REPUBLIKA.CO.ID, MELBOURNE -- Pengamat politik dari CSIS Dr Philips Vermonte mengemukakan perbaikan kehidupan berdemokrasi di Indonesia mensyaratkan jumlah partai politik idealnya tidak lebih dari enam parpol.
Hal tersebut dikatakan Philips Vermonte menjawab pertanyaan dalam kuliah umum yang disampaikannya di Universitas Melbourne hari Selasa (14/7) malam.
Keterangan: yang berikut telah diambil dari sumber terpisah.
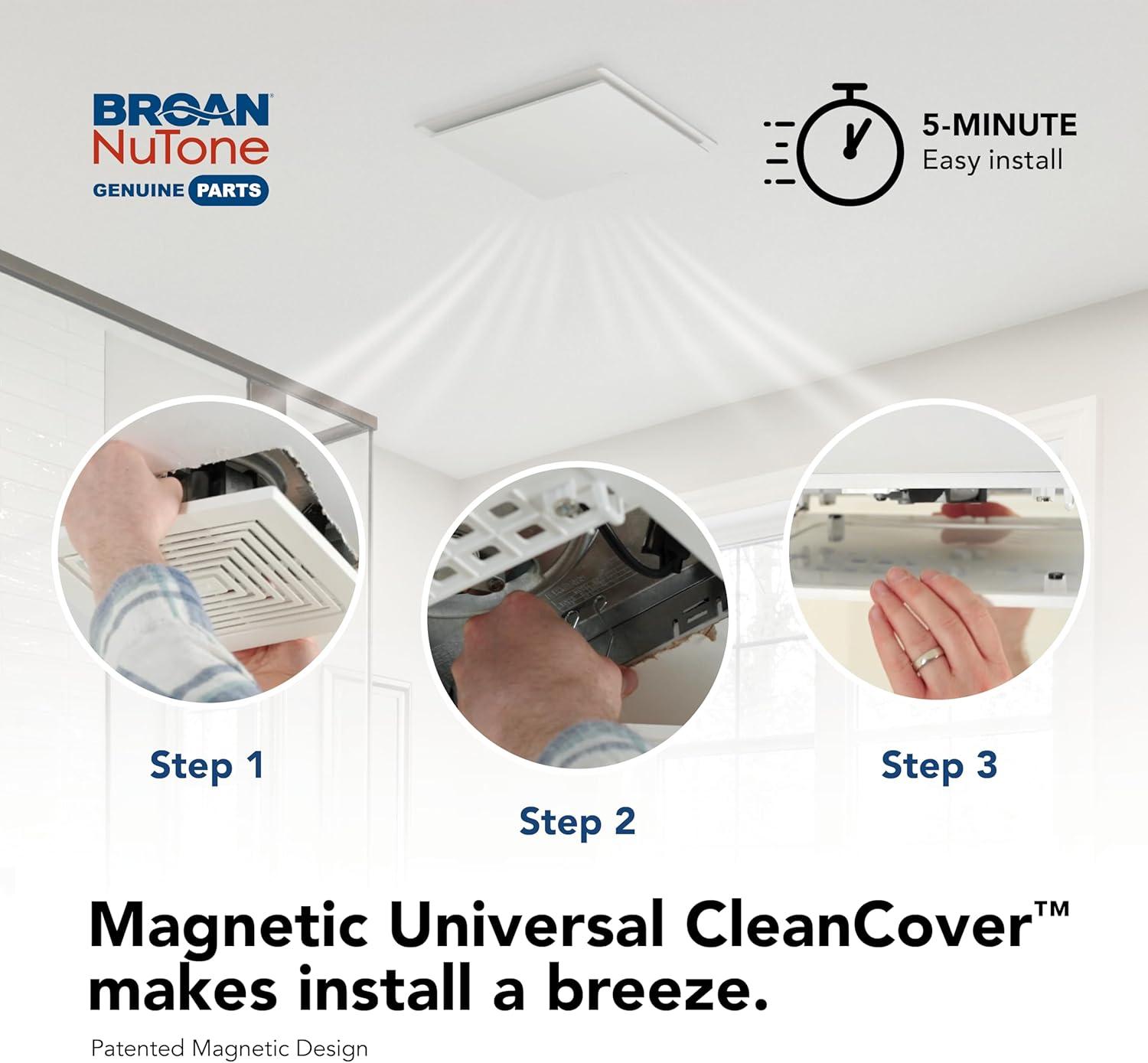 BROAN
NuTone
GENUINE PARTS

5-MINUTE
Easy install

Step 1

Step 2

Step 3

Magnetic Universal CleanCover™ makes install a breeze.

Patented Magnetic Design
Seorang peserta menanyakan apakah jumlah partai yang ikut dalam pemilu legislatif di tahun 2014 tidak terlalu banyak.
Atas undangan Asia Institute di Universitas Melbourne, Vermonte yang juga Kajian Politik dan Hubungan Internasional lembaga pemikir CSIS, membawakan kuliah umum berjudul: The State of Democracy in Indonesia: What Lies Ahead? (Keadaan Demokrasi di Indonesia: Apa Masalah ke depannya?).
Dalam paparannya, Vermonte menjelaskan kehidupan demokrasi di Indonesia utamanya mengenai beberapa pemilihan umum baik pileg maupun pilpres sejak jatuhnya Presiden Soeharto di tahun 1998.
Menurut Vermonte, sampai dengan Pemilu 2014, Indonesia sudah melewati berbagai tantangan yang ada, dan berada dalam suasana demokrasi yang cukup baik.
"Indonesia sudah berhasil melaksanakan pemilu dengan baik, meskipun banyak tantangan dari sisi penyelenggaraan. Media massa juga merupakan salah satu yang paling bebas di dunia. Ekonomi pun tumbuh baik," kata Vermonte.
Menjelaskan mengenai mengapa pemilu berlangsung dengan baik, Vermonte menyebutkan adanya tiga faktor.
"Adanya kelanjutan dari sistem pemilihan yang sudah diketahui dari masa sebelumnya. Dari sisi platform partai, kebanyakan juga mengarah ke arah moderat," jelasnya.
"Dulu di tahun 1999, partai-partai berlatar belakang Islam membawa misi, misalnya ingin berbicara mengenai negara Islam, namun karena tidak mendapat banyak suara, sekarang misi itu tidak banyak lagi dibicarakan," kata Vermonter.
"Dan yang ketiga adalah para pemilih sudah belajar bagaimana harus memilih partai atau calon mereka," tambahnya di depan sekitar 80 peserta kuliah umum tersebut.
Mengenai tantangan di masa depan, menurut Dr Vermonte, perlunya reformasi internal di kalangan partai-partai politik, perlunya subsidi lebih besar dari anggaran pemerintah bagi keuangan partai politik sehingga akan kurang kemungkinan mereka melakukan korupsi, dan pendidikan politik bagi para calon pemilih.
Berkenaan dengan reformasi internal di kalangan partai politik, CSIS di bulan Februari lalu baru saja melakukan survei dengan berbicara langsung dengan ketua-ketua partai di daerah.
Dalam temuannya, CSIS mengatakan bahwa misalnya dari segi usia, kebanyakan para ketua partai politik di daerah ini masih berusia di bawah 50 tahun dan ini sangat kontras dengan para ketua partai di tingkat nasional yang sekarang sudah berusia di atas 60 tahun.
Dari sisi jenis kelamin, lebih dari 90 persen ketua partai ini adalah pria dan kebanyakan adalah pengusaha.
Untuk prasarana bagi kegiatan partai, lebih dari 50 persen menggunakan rumah sendiri sebagai kantor partai, dan biasanya adalah rumah dari sang ketua partai.
Menurut Vermonte, saat ini subsidi dari pemerintah untuk partai politik adalah Rp 100 per pemilih, dan dalam pandangannya, hal tersebut harus ditingkatkan, karena kebutuhan bagi partai-partai tersebut untuk menjalankan roda kepartaian lebih dari itu.
Ketika menjawab pertanyaan wartawan ABC L. Sastra Wijaya mengenai apakah peningkatan pendanaan partai sudah pasti akan mengurangi korupsi dan akan bisa diterima oleh masyarakat banyak, Philips Vermonte mengatakan walau hal tersebut mungkin ditentang oleh banyak pihak, terutama masyarakat, hal tersebut diyakininya adakah alternatif yang baik.
"Saya sebenarnya mendukung soal dana aspirasi bagi anggota DPR. Memang masih harus ada penjabaran lebih detil sehingga bisa mengurangi penyalahgunaan," katanya.